Если семейные сцены между родителями и детьми сороковых-пятидесятых годов еще можно было описывать с юмором, то ссоры семидесятых-восьмидесятых во многих еврейских домах имели трагический исход.
Еврейская молодежь растворялась в чуждой стихии. Ее лозунгом стала предельная ассимиляция. В еврейской жизни все полетело кувырком, царил настоящий хаос, тоху вабоху[330], но Дух Божий не носился над водами. Таковы были настроения и ситуация еврейской молодежи, когда разразилась мрачная холодная буря, поставившая под угрозу их жизнь и судьбу.
Вайехи хайом![331] 1 марта 1881 года внезапно погасло солнце, взошедшее над еврейской жизнью в пятидесятых. На берегу Мойки в Санкт-Петербурге был застрелен Александр Второй. Навеки застыла рука, подписавшая указ об освобождении шестидесяти миллионов крепостных. Навеки умолкли уста, произнесшие великое слово освобождения. И ожидаемое народом исцеление отодвинулось в далекую и неведомую даль.
На заседании Минской городской думы было решено послать двух делегатов в Петербург для возложения венков на могилу гуманного императора. Выбрали бургомистра, господина Голиневича, и моего мужа. Община выправила им документ о полномочиях за подписью всех членов, и мужчины уехали в Петербург.
Евреи впервые были допущены к участию в такой траурной церемонии.
Настали иные времена, зазвучали иные песни. Змеиное отродье, которое до сих пор не решалось показываться при дневном свете, выползло из трясин: антисемитизм поднял голову и загнал евреев назад, в гетто. Перед ними без лишних разговоров захлопнули двери образования. Ликование пятидесятых и шестидесятых годов сменилось поминальными молитвами, надежда на будущее обернулась жалобами Иеремии[332].
У евреев отобрали последние остатки прежних свобод. Ограничения и запреты с временными послаблениями и ужесточениями продолжаются по сей день, и конца им не видно. Право евреев на жительство[333] все больше сужалось. Пребывание в Петербурге и других городах России было либо вообще запрещено, либо предоставлялось определенным категориям евреев, например купцам первой гильдии, которые обязаны были платить за него высокие пошлины правительству, или лицам, получившим в России высшее образование.
Но само академическое образование было для евреев очень затруднено. Их фильтровали сначала при приеме в гимназию, а тех немногих, которые все-таки, несмотря на разные препятствия, заканчивали гимназический курс, еще раз просеивали при записи в высшие учебные заведения. Понятно, что эти строгости привели к расцвету коррупции среди евреев и русских. Евреи применяли все мыслимые средства, чтобы в обход драконовских законов[334] добиться для своих детей доступа в гимназии и университеты. Позже дело дошло до того, что еврейские родители оплачивали учебу детей неимущих христиан, чтобы иметь возможность обучать в той же школе своих детей. Ведь евреи имели право составлять только определенный процент от общего числа учеников.

# [Представленные данные]
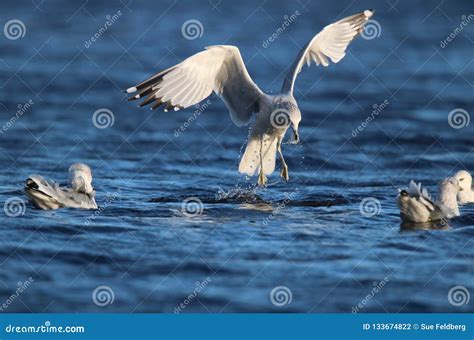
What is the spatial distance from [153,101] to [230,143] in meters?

# [Задания]
A: Перепечатайте из текста о судьбе евреев после 1881 года фрагмент от «Но само академическое» до «общего числа учеников.».
B: Ответьте на вопросы по тексту о судьбе евреев после 1881 года:
(i) Какого числа был застрелен Александр Второй?
(ii) С какой целью Минская городская дума решила послать двух делегатов в Петербург?
(iii) Купцам какой гильдии могло предоставляться пребывание в Петербурге и других городах России?
C: Продолжите текст о судьбе евреев после 1881 года, начиная сразу после его последнего предложения.
Данные для выполнения заданий не требуются.

# [Ответы к заданиям]
A:
Но само академическое образование было для евреев очень затруднено. Их фильтровали сначала при приеме в гимназию, а тех немногих, которые все-таки, несмотря на разные препятствия, заканчивали гимназический курс, еще раз просеивали при записи в высшие учебные заведения. Понятно, что эти строгости привели к расцвету коррупции среди евреев и русских. Евреи применяли все мыслимые средства, чтобы в обход драконовских законов[334] добиться для своих детей доступа в гимназии и университеты. Позже дело дошло до того, что еврейские родители оплачивали учебу детей неимущих христиан, чтобы иметь возможность обучать в той же школе своих детей. Ведь евреи имели право составлять только определенный процент от общего числа учеников.

B:
(i) 1 марта 1881 года.
(ii) Для возложения венков на могилу императора.
(iii) Купцам первой гильдии.

C:
При зачислении в школу деньги и протекция играли главную, а часто и единственную роль. Легко представить, как влияла эта деморализация даже на маленьких детей. Еще до начала приемных испытаний маленькие кандидаты спрашивали друг друга: «А сколько дает твой отец?» И все больше горечи копилось в детских душах. Богатым опять удавалось добиться многого, а бедным не доставалось ничего. У кого деньги, у того и право!
Но даже если ценой титанических усилий удавалось дотянуть еврейского мальчика до экзаменов на аттестат зрелости и даже если он выдерживал их с высшим отличием, это вовсе не гарантировало ему зачисления в высшее учебное заведение. И здесь действовала процентная норма. И так как число еврейских студентов и здесь зависело от числа нееврейских учащихся, много, очень много евреев оставались за стенами университетов. А выбор профессии для еврейского юноши в России — это отнюдь не вопрос склонности и способности или намерения родителей. Он всегда и непременно — дело слепого случая, который благоприятствует немногим и безжалостно исключает большинство. Только потому, что они — евреи.
Атмосфера вокруг евреев становилась все более мрачной и грозовой. На каждом шагу их высмеивали даже самые низшие слои населения. Вспоминаю характерный эпизод, произошедший с моим мужем в Минске. Однажды он попал на улице в толпу и услышал рядом лаконичную команду: «Прочь с дороги, жид!» Обернувшись, он увидел русского, чьи черты исказились от ненависти. На улице было полным-полно евреев. Тогда мой муж недвусмысленно поднял свою прогулочную трость и громко крикнул: «Незачем грубить, улица свободна для всех!» В один миг его окружили разгневанные евреи, готовые немедленно отомстить обидчику. Антисемит немедленно скрылся.
Через несколько дней моего мужа пригласил к себе губернатор и приветствовал его такими словами: «Я слышал, вы в городе больше командир, чем я. Может быть, вы вообще хотите на мое место?» Муж вежливо поблагодарил и со спокойным достоинством заверил губернатора, что вполне удовлетворен своим местом директора коммерческого банка и ни на какую другую должность не претендует.
Если бы не высокое положение мужа и его связи в министерских кругах, эта история закончилась бы скверно. Любой другой был бы тяжко наказан.
Аналогичные эпизоды повторялись все чаще. Они были предвестниками кровавых событий, которые не заставили себя долго ждать.
Погром — еще одно новое слово, вошедшее в оборот в восьмидесятые годы… Евреи Киева, Ромн, Конотопа и других городов первыми испытали на себе весь ужас погрома. Бешеная толпа местной черни набрасывалась на беззащитных и расправлялась с ними самым жестоким образом. Газеты, но прежде всего частные письма сообщали страшные подробности событий и распространяли невероятную панику.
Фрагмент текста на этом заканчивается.